I think there are a number of problems here, on the historical, practical and educational level. First, the historical problem. Education has been carried on quite nicely without government-administered schooling for most of humanity’s history. One of the failings of public education is that public school students are not taught much of anything about the history of education itself. They cannot imagine anything really different than the system we’ve got now, and unfortunately, they still cannot imagine it upon reaching adulthood. We have been seduced into thinking that all of our technological gadgetry has made us somehow smarter. Yet our online libraries are full but our minds are empty. One of the best kept secrets out there is how little time children actually need from instructors before they can begin teaching themselves.
A second problem is practical. We don’t really have a good idea of what homeschooling has been and is now. It has reached quite a level of sophistication, with a lot more “co-oping” going on, if you will, than the average person outside of it thinks. Further, tutors really can provide a lot of specialized attention where that is needed. You provided this yourself. Why not think that it could be done on a much wider scale?
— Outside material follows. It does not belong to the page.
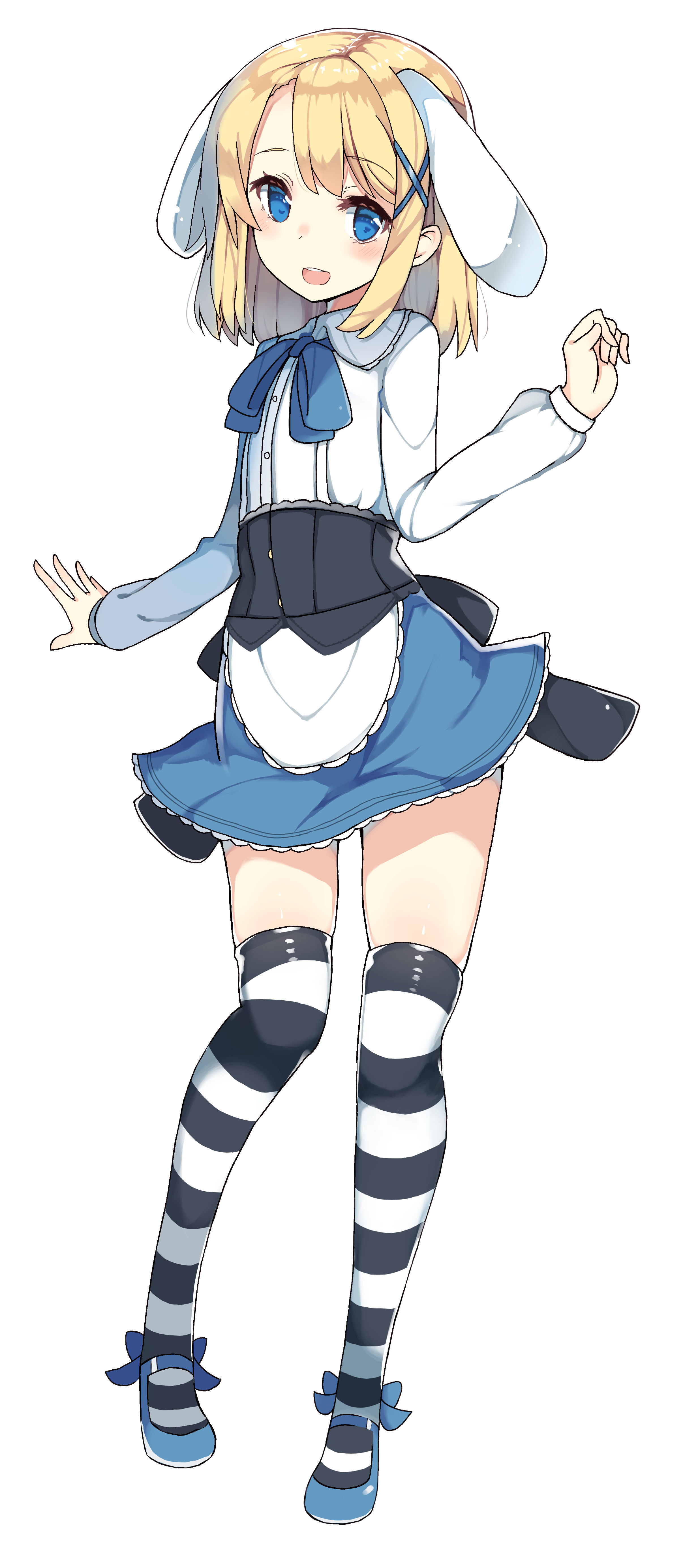 星际穿越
It was historically. Further, how is it better for a kid to be sitting in a classroom with 35 other kids, so that he or she is not getting any individualized attention, than to be one who could be getting attention from a tutor like yourself, or another college student who would be happy to work with my kid in trigonometry twice a week for 12-15 bucks an hour?
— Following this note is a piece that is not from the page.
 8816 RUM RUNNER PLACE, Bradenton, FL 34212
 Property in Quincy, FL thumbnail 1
Finally, you yourself say that most adults cannot perform on anything higher than an 8th grade level. Yet most of these low-performers are products of public schools, like you and me. So I don’t see how this is an advertisement for more of the same. We can hardly do worse than the public schools are currently doing, particularly among the poor. The fact is, most parents can do all of the basic teaching their children will ever need, and they can do it very well, if it is their aim to do it. It takes work and it’s exhausting, and it cannot be done in isolation. It is not perfect. No education is. I’ve seen people I consider “the best” have to give up on it. Indeed, I’m not a “died in the wool, homeschool only” advocate. I do think that children need to get input from other sources than their parents, and they do need exposure to those who are relative experts in certain fields, particularly as their minds expand. But there are far better ways of addressing this than public schooling, which ways I should like to develop, but space does not permit in this post.
Much more could be said, but we’ll leave it at this for now.